Your assignment:
Repeat every record exactly as written, but leave out the pictures.

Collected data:
+ + + +

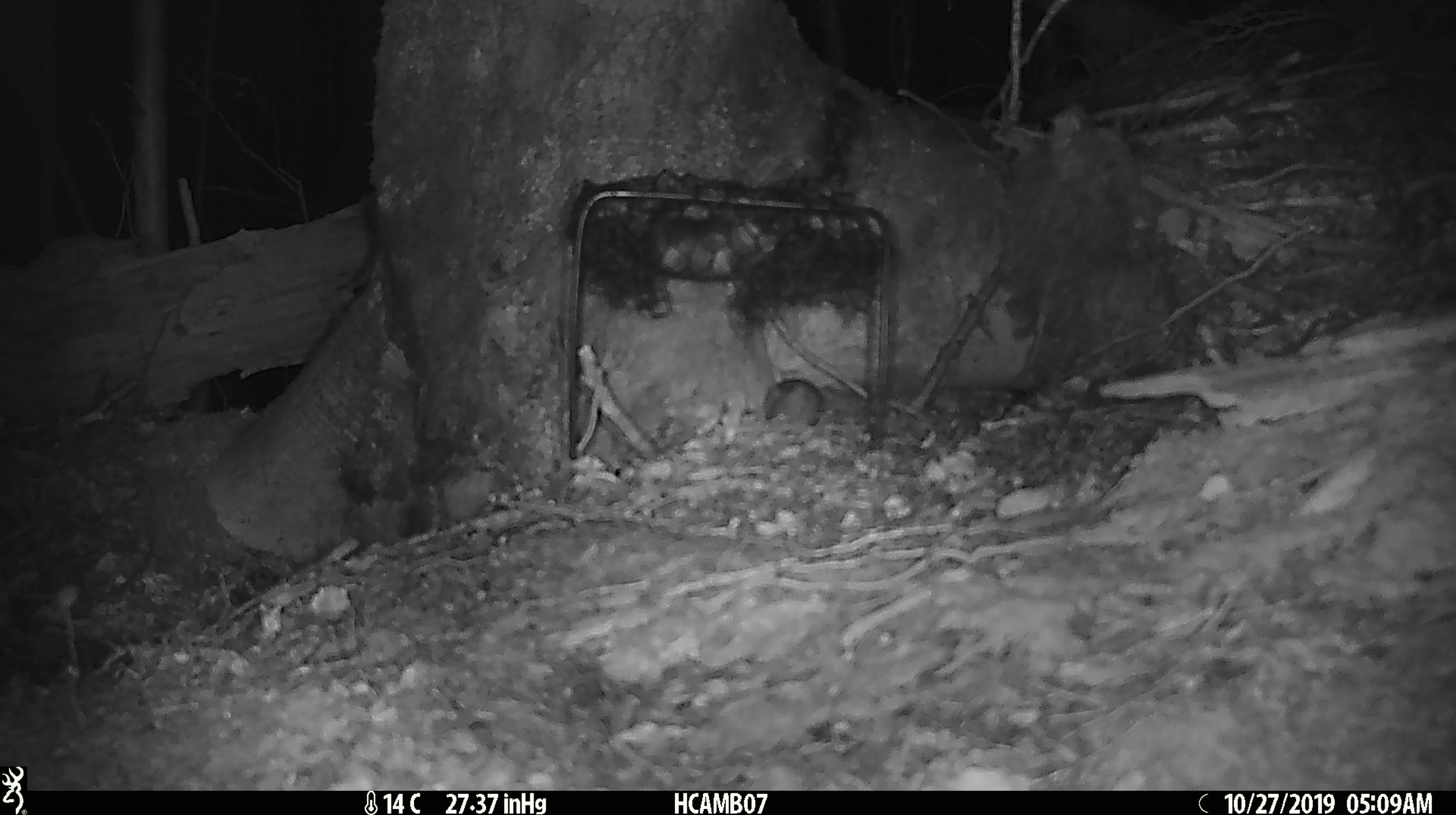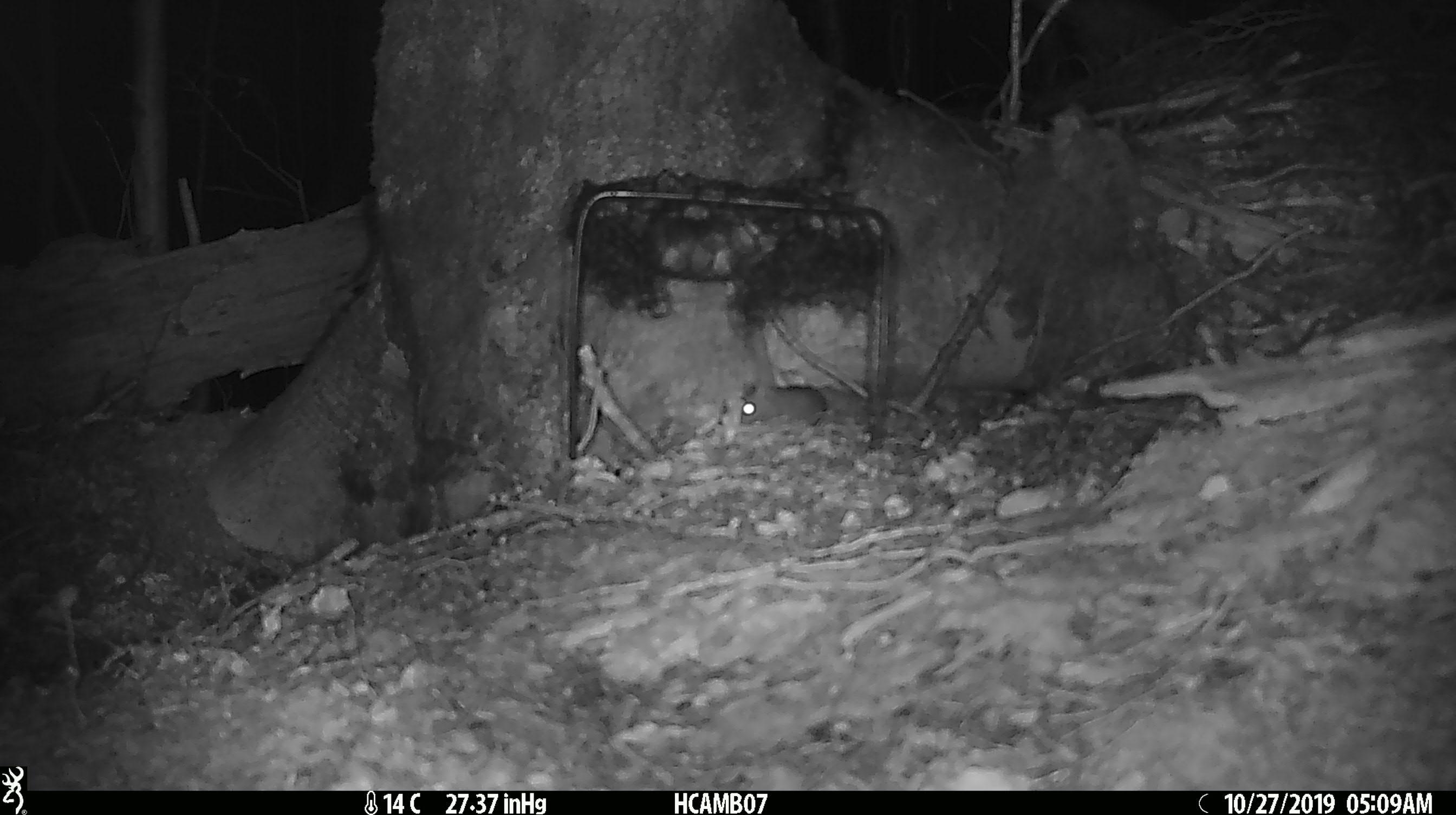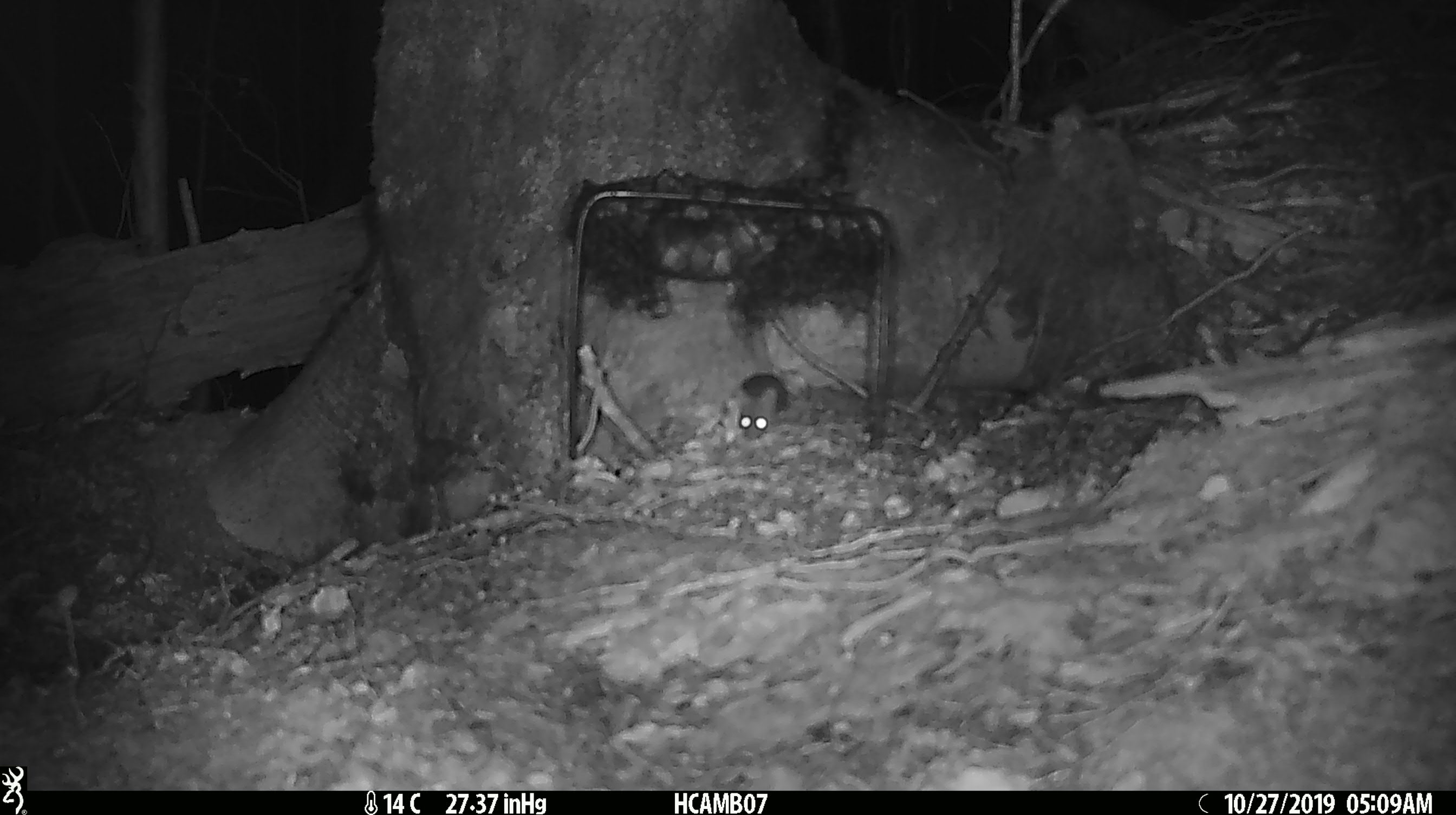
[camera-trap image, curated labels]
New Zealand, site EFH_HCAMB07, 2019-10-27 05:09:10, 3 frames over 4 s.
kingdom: Animalia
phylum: Chordata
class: Mammalia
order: Rodentia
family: Muridae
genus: Mus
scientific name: Mus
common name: mouse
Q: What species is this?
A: Mouse (Mus).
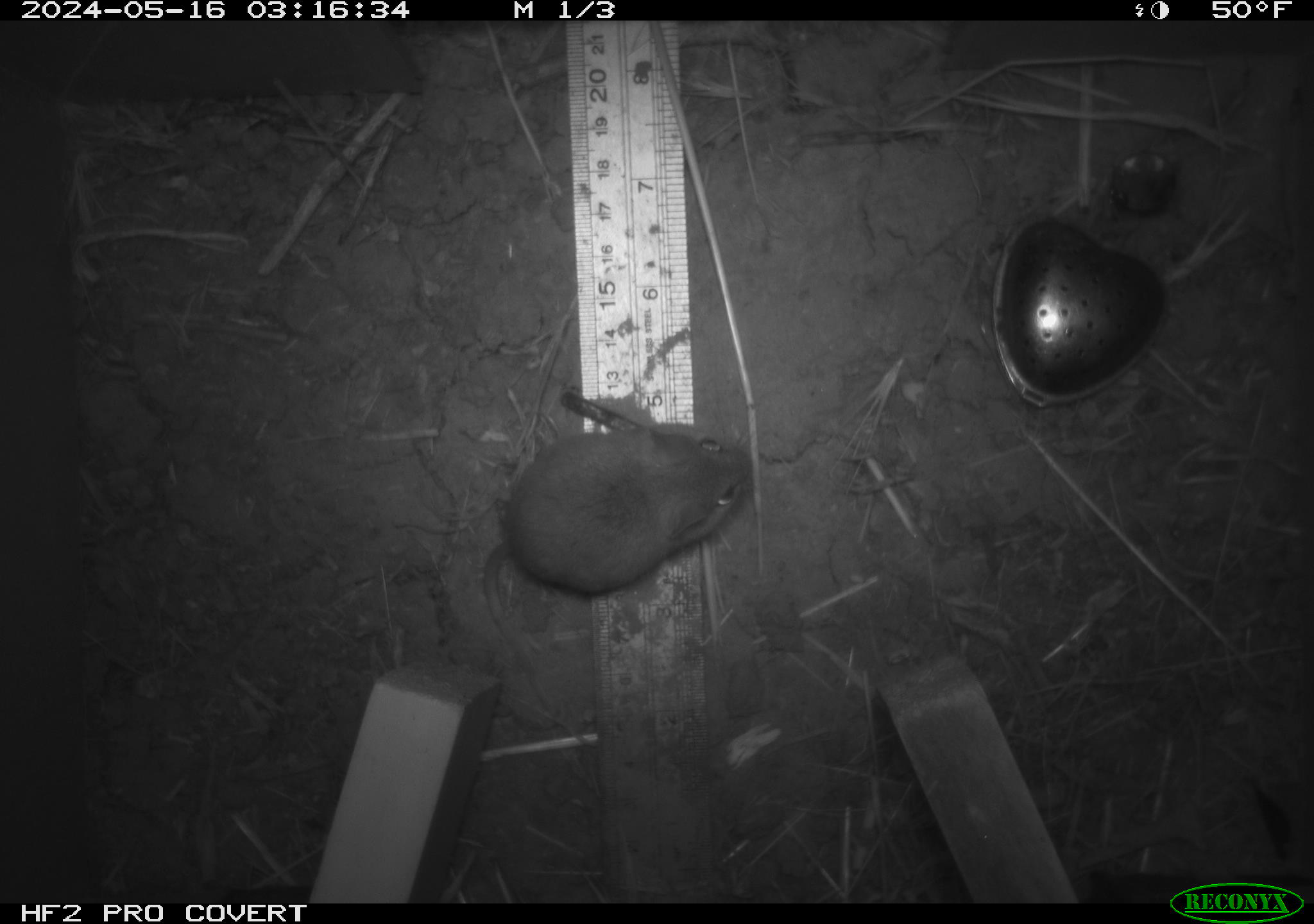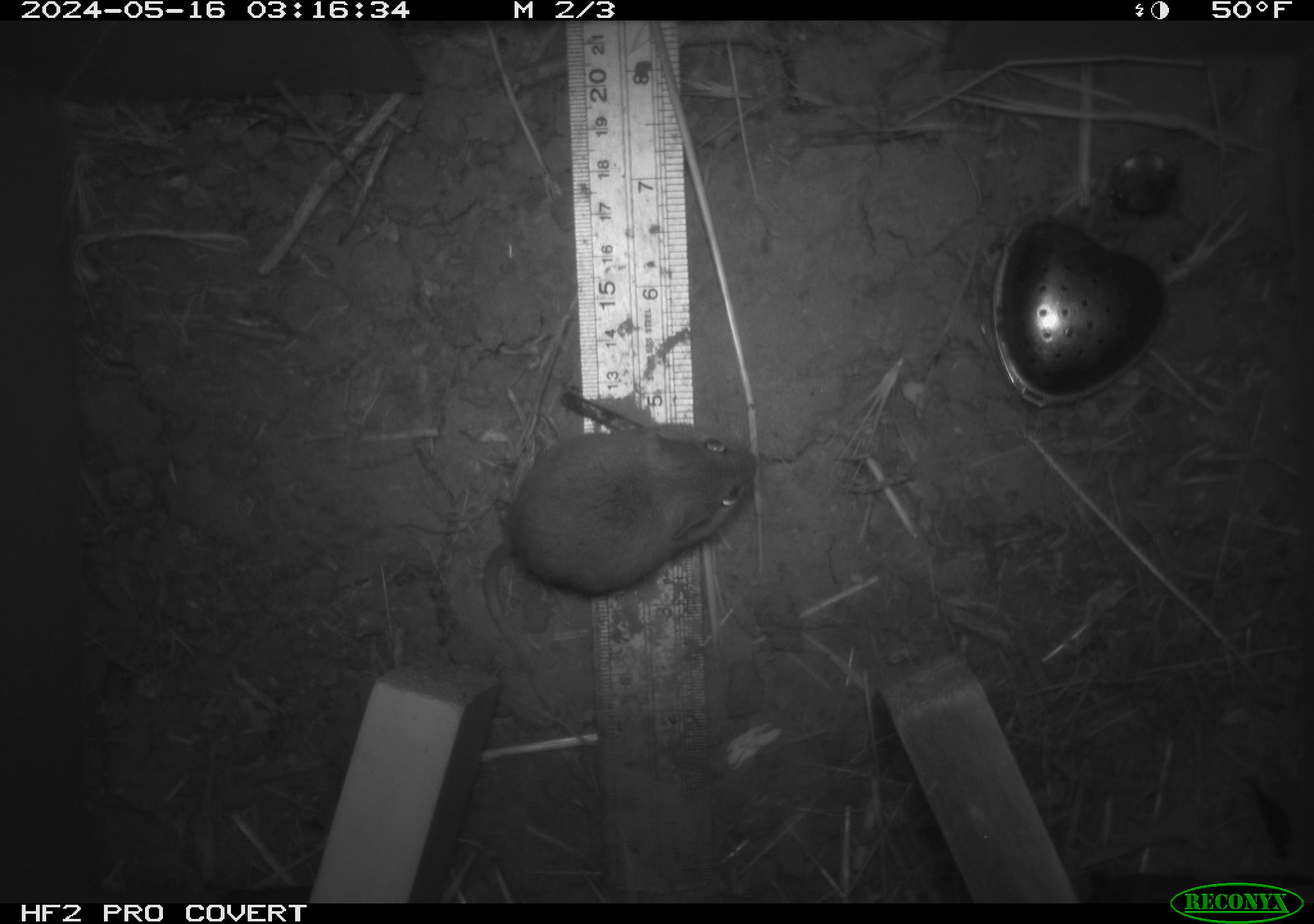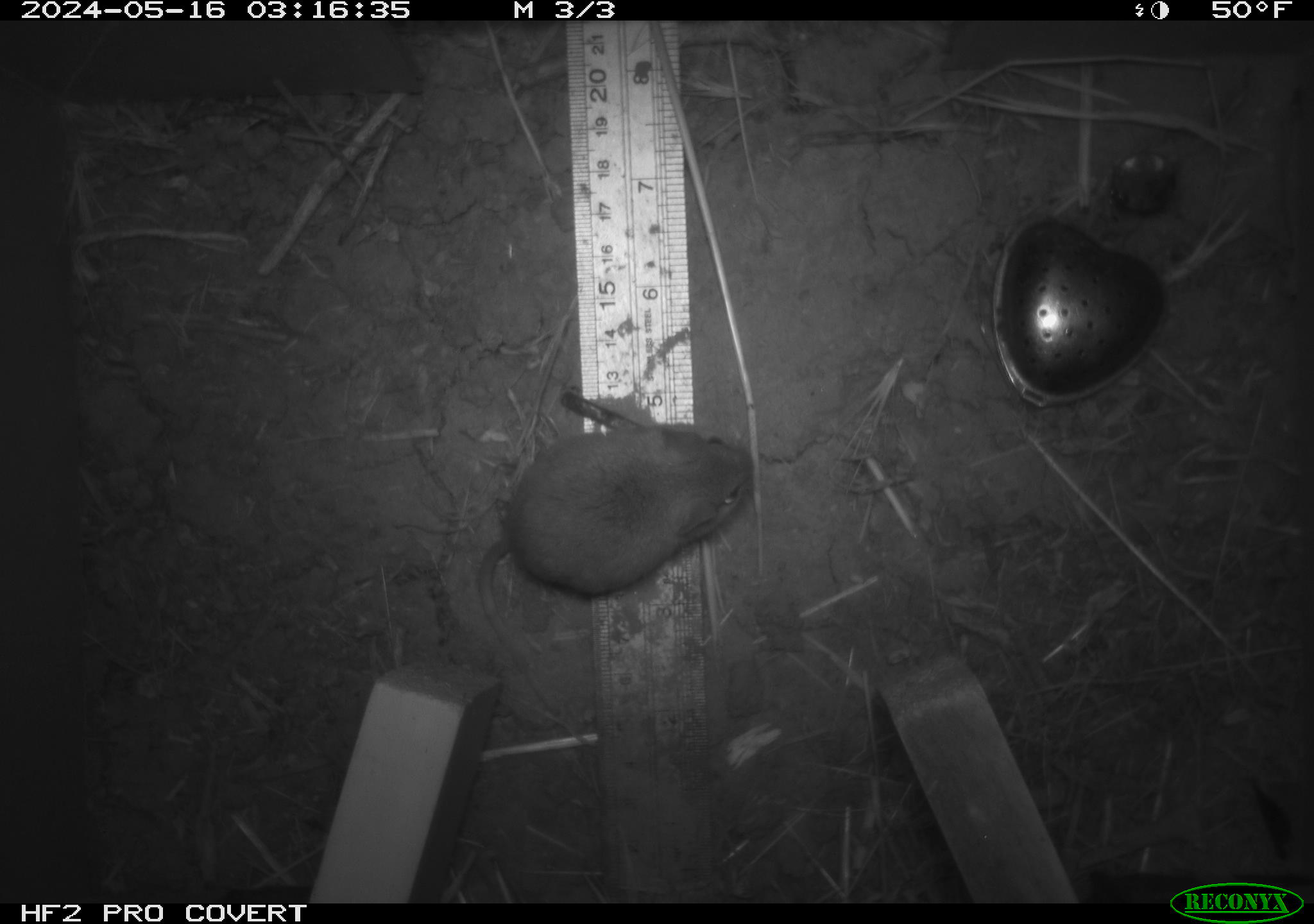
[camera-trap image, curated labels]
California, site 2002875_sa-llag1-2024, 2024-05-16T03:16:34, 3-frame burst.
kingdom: Animalia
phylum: Chordata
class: Mammalia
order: Rodentia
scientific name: Rodentia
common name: mouse species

+ + + +

Solution to the problem:
[camera-trap image, curated labels]
New Zealand, site EFH_HCAMB07, 2019-10-27 05:09:10, 3 frames over 4 s.
kingdom: Animalia
phylum: Chordata
class: Mammalia
order: Rodentia
family: Muridae
genus: Mus
scientific name: Mus
common name: mouse
Q: What species is this?
A: Mouse (Mus).
[camera-trap image, curated labels]
California, site 2002875_sa-llag1-2024, 2024-05-16T03:16:34, 3-frame burst.
kingdom: Animalia
phylum: Chordata
class: Mammalia
order: Rodentia
scientific name: Rodentia
common name: mouse species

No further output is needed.